- _CONSEGNA_
Rispondi alle domande seguenti sul testo dedicato alle curve degli stadi, riportato più avanti.
(a) Come saremo costretti a seguire le partite?
(b) Quali elementi si ripetono uguali in tutte le curve?
(c) Di quale orientamento politico sono quasi tutte le curve?

- _TESTO FORNITO_

◇ ◇ ◇ ◇ ◇

Ora che saremo costretti a non andare più allo stadio e a guardare le partite alla televisione ed a porte chiuse, capiamo quanto importanti siano, per lo spettacolo, gli spettatori ed il tifo e le coreografie delle curve. Della Curva, visto che si somigliano tutte. Gli stessi cori, gli stessi ritornelli, gli stessi slogan, con qualche inevitabile diversità locale. Forse tutto un poco noioso, ripetitivo, nulla di veramente caratteristico.
Tutte uguali le curve anche nella diversa militanza politica. Quasi tutte di destra. Destra da stadio, solo vociante nella sua moltitudine, ma serbatoio da strumentalizzare da parte dei rappresentanti politici di quella economica. Silenziosa e che impone le sue regole di cinismo e rapacità, anche in questo frangente.

◇ ◇ ◇ ◇ ◇

- _RECORD FORNITI_
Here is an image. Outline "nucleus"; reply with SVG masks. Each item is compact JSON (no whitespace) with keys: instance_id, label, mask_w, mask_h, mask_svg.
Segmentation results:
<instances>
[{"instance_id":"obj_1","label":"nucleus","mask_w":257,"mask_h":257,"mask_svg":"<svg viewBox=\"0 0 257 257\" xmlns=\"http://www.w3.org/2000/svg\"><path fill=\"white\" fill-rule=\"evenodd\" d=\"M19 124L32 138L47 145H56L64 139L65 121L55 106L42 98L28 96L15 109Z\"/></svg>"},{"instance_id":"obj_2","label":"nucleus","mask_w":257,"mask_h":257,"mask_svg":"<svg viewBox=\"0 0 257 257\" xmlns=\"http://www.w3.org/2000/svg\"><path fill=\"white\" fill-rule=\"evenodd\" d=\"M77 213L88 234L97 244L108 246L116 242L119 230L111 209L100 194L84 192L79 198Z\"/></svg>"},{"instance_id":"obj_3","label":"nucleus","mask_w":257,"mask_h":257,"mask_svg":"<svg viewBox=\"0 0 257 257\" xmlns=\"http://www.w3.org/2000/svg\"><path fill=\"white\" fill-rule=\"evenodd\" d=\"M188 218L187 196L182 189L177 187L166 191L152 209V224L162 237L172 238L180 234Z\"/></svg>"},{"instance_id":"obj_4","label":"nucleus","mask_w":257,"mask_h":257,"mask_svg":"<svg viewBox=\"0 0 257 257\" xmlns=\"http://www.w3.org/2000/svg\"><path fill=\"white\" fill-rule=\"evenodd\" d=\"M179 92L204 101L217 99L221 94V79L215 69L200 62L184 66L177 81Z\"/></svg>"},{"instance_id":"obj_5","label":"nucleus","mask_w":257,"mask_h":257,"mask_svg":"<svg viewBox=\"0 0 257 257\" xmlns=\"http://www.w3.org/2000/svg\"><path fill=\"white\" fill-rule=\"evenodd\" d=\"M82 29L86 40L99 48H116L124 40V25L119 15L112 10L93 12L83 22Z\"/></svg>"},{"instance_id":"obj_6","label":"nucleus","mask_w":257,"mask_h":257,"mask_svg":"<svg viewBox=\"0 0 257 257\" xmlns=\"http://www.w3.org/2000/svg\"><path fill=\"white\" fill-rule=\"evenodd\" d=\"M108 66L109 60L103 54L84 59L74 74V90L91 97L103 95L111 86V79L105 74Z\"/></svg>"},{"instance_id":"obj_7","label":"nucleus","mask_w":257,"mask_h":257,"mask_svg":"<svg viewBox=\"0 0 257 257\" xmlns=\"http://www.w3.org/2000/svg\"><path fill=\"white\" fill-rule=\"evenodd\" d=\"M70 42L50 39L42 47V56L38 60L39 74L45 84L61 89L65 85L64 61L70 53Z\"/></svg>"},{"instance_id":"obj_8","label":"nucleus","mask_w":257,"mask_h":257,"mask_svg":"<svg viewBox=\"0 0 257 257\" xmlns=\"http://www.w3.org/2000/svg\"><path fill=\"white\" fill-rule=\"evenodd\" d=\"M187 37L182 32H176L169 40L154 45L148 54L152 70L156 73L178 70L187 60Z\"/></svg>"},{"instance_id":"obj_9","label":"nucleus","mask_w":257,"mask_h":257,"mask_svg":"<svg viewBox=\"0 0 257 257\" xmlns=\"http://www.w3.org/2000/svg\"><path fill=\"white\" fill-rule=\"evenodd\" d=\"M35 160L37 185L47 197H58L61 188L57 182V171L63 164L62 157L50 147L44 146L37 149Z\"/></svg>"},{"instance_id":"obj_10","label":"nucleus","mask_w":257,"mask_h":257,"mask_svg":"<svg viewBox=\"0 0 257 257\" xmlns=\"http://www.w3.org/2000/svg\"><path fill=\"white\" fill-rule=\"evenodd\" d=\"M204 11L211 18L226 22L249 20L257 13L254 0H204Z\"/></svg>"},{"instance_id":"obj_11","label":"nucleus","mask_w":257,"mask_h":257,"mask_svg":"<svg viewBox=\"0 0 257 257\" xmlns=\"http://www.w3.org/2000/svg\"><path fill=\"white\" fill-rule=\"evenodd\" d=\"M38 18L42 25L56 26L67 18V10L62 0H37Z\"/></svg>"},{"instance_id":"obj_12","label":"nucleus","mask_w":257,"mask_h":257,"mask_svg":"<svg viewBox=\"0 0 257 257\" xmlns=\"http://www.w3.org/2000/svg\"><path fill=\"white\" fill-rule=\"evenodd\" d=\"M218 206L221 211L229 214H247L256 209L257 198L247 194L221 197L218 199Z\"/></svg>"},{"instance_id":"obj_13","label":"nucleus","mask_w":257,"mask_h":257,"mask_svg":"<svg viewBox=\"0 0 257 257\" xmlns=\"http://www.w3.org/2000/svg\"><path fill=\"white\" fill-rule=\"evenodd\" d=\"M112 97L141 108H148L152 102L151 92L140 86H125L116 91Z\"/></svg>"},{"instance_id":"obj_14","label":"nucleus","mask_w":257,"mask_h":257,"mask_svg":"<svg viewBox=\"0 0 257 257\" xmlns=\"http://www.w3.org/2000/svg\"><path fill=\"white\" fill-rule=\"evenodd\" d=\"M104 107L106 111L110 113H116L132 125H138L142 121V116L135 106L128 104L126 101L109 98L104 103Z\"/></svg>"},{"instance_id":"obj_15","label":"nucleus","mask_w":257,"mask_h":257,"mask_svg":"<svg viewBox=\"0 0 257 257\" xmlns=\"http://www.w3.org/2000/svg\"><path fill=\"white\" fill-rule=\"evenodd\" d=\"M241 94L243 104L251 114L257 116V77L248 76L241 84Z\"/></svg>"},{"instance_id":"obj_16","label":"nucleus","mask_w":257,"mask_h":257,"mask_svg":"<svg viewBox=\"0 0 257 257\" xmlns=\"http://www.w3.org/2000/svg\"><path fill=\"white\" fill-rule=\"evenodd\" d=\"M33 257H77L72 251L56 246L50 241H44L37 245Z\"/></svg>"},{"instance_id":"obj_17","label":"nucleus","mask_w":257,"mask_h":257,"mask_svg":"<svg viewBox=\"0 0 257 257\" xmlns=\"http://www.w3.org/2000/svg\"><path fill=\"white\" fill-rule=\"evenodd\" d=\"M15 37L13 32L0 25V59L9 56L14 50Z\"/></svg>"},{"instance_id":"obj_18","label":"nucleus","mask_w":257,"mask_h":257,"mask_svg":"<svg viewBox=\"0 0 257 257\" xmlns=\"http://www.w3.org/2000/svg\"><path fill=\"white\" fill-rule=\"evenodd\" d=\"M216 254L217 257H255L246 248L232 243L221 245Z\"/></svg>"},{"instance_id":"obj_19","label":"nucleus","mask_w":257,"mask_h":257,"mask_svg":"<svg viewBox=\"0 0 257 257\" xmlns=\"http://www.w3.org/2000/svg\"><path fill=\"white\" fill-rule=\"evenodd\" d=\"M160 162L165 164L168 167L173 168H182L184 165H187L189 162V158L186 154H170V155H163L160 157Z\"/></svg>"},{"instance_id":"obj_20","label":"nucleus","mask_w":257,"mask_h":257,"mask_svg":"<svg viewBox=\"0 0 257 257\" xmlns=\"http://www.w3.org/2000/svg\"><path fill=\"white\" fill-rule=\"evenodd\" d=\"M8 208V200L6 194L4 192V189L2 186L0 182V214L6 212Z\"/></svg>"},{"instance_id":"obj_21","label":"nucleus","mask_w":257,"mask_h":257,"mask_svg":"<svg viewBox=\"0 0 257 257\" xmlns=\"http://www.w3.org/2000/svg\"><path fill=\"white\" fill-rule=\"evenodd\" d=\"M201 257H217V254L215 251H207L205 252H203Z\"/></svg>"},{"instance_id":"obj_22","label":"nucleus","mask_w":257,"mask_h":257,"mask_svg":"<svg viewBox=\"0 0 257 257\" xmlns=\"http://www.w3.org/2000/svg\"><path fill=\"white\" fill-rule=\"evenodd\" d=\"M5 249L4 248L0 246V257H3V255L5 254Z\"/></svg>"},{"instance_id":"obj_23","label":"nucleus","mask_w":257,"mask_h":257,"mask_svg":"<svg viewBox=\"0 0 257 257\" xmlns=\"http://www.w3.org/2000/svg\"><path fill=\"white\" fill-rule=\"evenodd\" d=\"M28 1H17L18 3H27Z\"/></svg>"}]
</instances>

◇ ◇ ◇ ◇ ◇

- _RISPOSTA_
(a) Alla televisione e a porte chiuse, senza andare più allo stadio.
(b) Gli stessi cori, gli stessi ritornelli e gli stessi slogan, con qualche inevitabile diversità locale.
(c) Di destra.